Content hashes to help protect resources being fetched from a CDN

Question

During a conversation in The DMZ, it was suggested that an SHA256 hash could be used to check that content being delivered from a CDN hasn't changed before being executed, similar to how Kim Dotcom's MEGA tried to do recently with CBC-MAC.

The mechanism would be implemented at the browser level, whereby a content hash would be embedded in the link to the content. For example:

<script src="http://example.cdn/jq/jquery-1.2.3.js" hash="sha256:kMufczNYKx9B2A7x7eICQVu18YDzEMqUe3G+h5QSifw=" />

The hash would be provided as part of the site code, so that only content that matches the hash would execute. This would protect the user against cases where the CDN was compromised. It would also offer a way to provide minimal security if operating in mixed-content mode where everything but the CDN operated on SSL.

Are there any flaws in this approach? Would there be any important cases to consider during implementation?

That wasn't just a spontaneous comment on DMZ. I've been thinking about this and related issues in distributed storage quite a lot over the last year or so. I'm also working on a secure tree hash that can verify partial files, and includes some extra information like size. — CodesInChaos, Jan 25 '13 at 14:19
I recommend adding the ability for encryption as well so the public host doesn't know what is being hosted. — Matrix, Jan 25 '13 at 16:24
@Matrix That wouldn't work. If the client can decrypt it, the CDN operators can decrypt it too. Also, HTTPS for transport security is often avoided on CDNs due to performance and caching issues. — Polynomial, Jan 25 '13 at 16:25
@Matrix While you could do that, that seems like a different issue. I wouldn't couple the two issues. This problem is including standard javascript, like jquery from CDNs in a way that doesn't need to trust the CDN. Similar techniques could be applied to advertisement scripts. — CodesInChaos, Jan 25 '13 at 16:38
@Polynomial How would CDN operators know the key? They'd need authorization from the website to load the HTML code containing the remote script, video or img tag. — Matrix, Jan 26 '13 at 10:22
@Matrix If it's encrypted on the CDN server, the client has to know how to decrypt it. Therefore anyone who visits the site has to know the key to decrypt the file, including anyone from the CDN company that visits the site. — Polynomial, Jan 26 '13 at 10:55
@Polynomial Yes, but the website can chose whether to load this content depending on who is accessing it. Signature, encryption and authentication key are only sent to authorized users. Also, referer header is not sent if the website is accessed over HTTPS and CDN is accessed over HTTP. Before the file is saved on CDN the file name can be randomized to not leak any information.

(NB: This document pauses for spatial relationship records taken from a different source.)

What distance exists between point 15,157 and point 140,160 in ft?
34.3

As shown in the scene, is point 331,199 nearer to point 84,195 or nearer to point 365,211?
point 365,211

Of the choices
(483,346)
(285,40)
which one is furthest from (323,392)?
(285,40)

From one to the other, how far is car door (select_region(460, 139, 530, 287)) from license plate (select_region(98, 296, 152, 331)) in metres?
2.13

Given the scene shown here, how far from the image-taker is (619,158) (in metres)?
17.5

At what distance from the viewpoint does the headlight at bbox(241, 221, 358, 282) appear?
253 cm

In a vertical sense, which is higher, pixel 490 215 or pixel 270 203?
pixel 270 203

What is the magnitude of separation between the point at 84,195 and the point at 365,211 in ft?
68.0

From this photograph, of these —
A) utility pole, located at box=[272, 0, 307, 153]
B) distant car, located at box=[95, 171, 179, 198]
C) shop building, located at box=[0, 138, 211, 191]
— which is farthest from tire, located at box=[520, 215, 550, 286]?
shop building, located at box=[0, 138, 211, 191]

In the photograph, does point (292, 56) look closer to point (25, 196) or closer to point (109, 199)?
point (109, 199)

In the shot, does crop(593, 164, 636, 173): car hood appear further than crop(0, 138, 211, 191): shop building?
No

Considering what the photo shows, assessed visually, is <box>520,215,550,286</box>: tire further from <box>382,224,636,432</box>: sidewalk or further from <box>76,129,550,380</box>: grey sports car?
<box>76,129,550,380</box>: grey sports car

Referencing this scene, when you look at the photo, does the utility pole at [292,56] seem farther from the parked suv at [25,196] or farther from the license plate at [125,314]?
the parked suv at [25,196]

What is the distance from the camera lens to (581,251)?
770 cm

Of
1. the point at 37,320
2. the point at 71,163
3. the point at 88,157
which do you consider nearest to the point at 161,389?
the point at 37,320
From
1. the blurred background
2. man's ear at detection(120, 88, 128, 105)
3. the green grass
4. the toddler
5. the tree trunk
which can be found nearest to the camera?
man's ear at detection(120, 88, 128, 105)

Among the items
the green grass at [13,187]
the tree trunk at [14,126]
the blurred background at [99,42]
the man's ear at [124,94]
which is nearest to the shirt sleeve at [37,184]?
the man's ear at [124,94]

This has application beyond the traditional CDN setup. — Matrix, Jan 26 '13 at 13:29
If it were so sensitive, it wouldn't (and shouldn't) be on a 3rd party CDN anyway. — Polynomial, Jan 26 '13 at 14:23
@Polynomial Why? It's just one variant of secure distributed storage where you don't need to trust the storage provider. A server is the closet isn't the ideal solution either. — CodesInChaos, Jan 27 '13 at 13:24
@CodesInChaos I don't see it being a major benefit or use-case. If the CDN company made a single account on the site, they could get access to the key and change the data. Not exactly ideal. And if you think I'm being overly paranoid about how far they'll go, then why do you need to encrypt it on the CDN box in the first place? — Polynomial, Jan 27 '13 at 18:35

score 20 · Accepted Answer · edited Oct 07 '21 at 07:18

Update: There is more information on Subresource Integrity at MDN, which (as of 12/12/16) shows support in Chrome 45+ and FireFox(Gecko) as of 43+

Update: There is a w3c draft called Subresource Integrity describing a feature like this.

It's already implemented in Chromium.

For example:

<script src="file.js" integrity="ni://sha256;BpfBw7ivV8q2jLiT13…"></script>

The basic approach is sound IMO, but there are a few details to take care of:

You should support several hashes on a single tag. The browser doesn't need to validate all of them, validating one collision resistant hash is enough.
Being able to specify the size seems useful to avoid some kind of DoS where your site is fed a huge resource
Unless you're using a tree-hash, you can't verify incomplete files. That's not an issue for 100kB javascript files, but it is for a 5 GB video. So support for tree hashes should be added later on.
I'd use algorithm identifiers matching NI - Naming Things with Hashes, and use urlsafe Base64 without padding
I'd specify SHA-256 as the standard algorithm every browser should support, but allow browsers to add other algorithms. SHA-256 is:
- collision resistant at a 128 bit level
- a NIST standard, implementations are widely available(unlike SHA-3)
- performance isn't great, but still fast enough to keep up with typical network speeds on mobile devices.
IMO SHA-256 is the ideal choice for the default/mandatory algorithm.
You should support all embedded resources, CSS, images, videos etc. and not just scripts
One could consider using NI urls instead, but I prefer the attribute based approach here. An attribute is more flexible and doesn't require cooperation of the target host to implement. NI can only specify a single hash per url.
You could disable mixed content warnings for securely hashed content that was fetched via http
It's a great way to see if your cache is still valid. It's valid if and only if the hash matches. No need for rechecking, dates, etc. This also works if you downloaded the resource from a different url. For example if you already have jquery from google in your cache, you don't need to reload it from another url since the same hash guarantees[assuming collision resistance] that they'll be the same.
There are probably some issues related to authenticating http headers since those influence the interpretation of the resource. For example mime type and charset/encoding are such headers.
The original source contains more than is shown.